1

I am continuously getting this type of error when writing parsed content to a csv in python 2.7: UnicodeEncodeError: 'ascii' codec can't encode characters in position 570-579: ordinal not in range(128)

So after some research I found the examples in the docs as well as a similar Question on SO: Read and Write CSV files including unicode with Python 2.7 but I couldn't get mine to work with the following code:

    data = {
        'scrapeUrl': url,
        'model': final_model_num,
        'title': final_name, 
        'description': final_description, 
        'price': str(final_price), 
        'image': final_first_image, 
        'additional_image': final_images,
        'quantity': '1', 
        'subtract': '1', 
        'minimum': '1', 
        'status': '1', 
        'shipping': '1' 
    } 
    with open("local/file1.csv", "w") as f:
        writer=csv.writer(f, delimiter=",")
        writer.writerows([data.keys()])
        for row in zip(*data.values()):
            row=[s.encode('utf-8') for s in row]
            writer.writerows([row])

My version seems to be writing only the first character of each variable to each row; I tried removing the unzip key as a bit of troubleshooting but that resulted in all of the data being printed correctly but to one column of the csv rather than one row.

Community
  • 1
  • 1
jcuwaz
  • 187
  • 3
  • 14

1 Answers1

3

What you essentially have is set of key-value pairs, so you essentially have only one set of values, which ends up being decomposed into individual character 'rows' when zip was called:

>>> zip(*['abc', 'def', 'ghi'])
[('a', 'd', 'g'), ('b', 'e', 'h'), ('c', 'f', 'i')]

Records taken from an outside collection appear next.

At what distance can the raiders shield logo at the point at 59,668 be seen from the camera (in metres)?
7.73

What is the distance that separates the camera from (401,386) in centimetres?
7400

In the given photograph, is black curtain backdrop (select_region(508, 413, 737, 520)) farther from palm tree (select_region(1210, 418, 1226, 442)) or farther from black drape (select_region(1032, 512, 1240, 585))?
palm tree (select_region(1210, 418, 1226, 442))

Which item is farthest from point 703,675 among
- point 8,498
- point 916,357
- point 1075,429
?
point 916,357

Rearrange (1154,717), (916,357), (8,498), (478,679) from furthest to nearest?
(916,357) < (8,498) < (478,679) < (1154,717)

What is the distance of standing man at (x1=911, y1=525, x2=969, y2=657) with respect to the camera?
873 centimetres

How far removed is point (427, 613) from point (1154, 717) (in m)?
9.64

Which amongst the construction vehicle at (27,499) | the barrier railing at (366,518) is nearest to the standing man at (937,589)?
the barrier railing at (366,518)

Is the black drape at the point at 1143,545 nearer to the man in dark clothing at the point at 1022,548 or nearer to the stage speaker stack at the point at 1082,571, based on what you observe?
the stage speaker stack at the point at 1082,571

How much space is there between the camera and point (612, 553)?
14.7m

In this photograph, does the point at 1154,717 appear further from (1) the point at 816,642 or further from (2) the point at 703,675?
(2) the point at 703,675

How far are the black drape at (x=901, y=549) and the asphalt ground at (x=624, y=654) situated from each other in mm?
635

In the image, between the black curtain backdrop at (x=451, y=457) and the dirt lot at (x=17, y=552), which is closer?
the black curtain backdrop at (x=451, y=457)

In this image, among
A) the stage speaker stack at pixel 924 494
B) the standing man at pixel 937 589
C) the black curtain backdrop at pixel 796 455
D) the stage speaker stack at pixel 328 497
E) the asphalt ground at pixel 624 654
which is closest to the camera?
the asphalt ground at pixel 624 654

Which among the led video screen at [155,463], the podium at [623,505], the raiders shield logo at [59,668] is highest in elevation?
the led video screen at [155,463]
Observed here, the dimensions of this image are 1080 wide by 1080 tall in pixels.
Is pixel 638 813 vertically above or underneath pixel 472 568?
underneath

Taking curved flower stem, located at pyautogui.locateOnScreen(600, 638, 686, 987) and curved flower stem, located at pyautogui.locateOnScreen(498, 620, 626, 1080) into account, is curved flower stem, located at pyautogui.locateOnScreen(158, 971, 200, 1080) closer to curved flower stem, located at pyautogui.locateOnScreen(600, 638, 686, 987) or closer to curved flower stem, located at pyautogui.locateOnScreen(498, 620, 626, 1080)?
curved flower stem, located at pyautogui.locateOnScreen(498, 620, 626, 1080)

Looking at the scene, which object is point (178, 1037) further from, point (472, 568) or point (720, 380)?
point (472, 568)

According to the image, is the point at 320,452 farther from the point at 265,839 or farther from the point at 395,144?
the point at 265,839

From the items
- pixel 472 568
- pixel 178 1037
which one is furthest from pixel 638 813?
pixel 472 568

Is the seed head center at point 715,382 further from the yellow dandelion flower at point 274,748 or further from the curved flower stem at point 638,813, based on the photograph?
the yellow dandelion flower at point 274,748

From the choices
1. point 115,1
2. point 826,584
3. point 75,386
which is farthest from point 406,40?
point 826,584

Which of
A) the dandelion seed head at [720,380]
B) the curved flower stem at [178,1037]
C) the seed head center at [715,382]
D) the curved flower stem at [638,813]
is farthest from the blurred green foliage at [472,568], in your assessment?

Furthermore, the shortest value in your example has a len of 1, which would then explain why you got a single row with just the first character of all the values as your output.

What you want to do is something like

    with open("local/file1.csv", "w") as f:
        writer = csv.writer(f, delimiter=",")
        writer.writerow(data.keys())
        writer.writerow([s.encode('utf8') for s in data.values()])

Alternatively, use codecs.open with an encoding to get around having to manually decode unicode into str.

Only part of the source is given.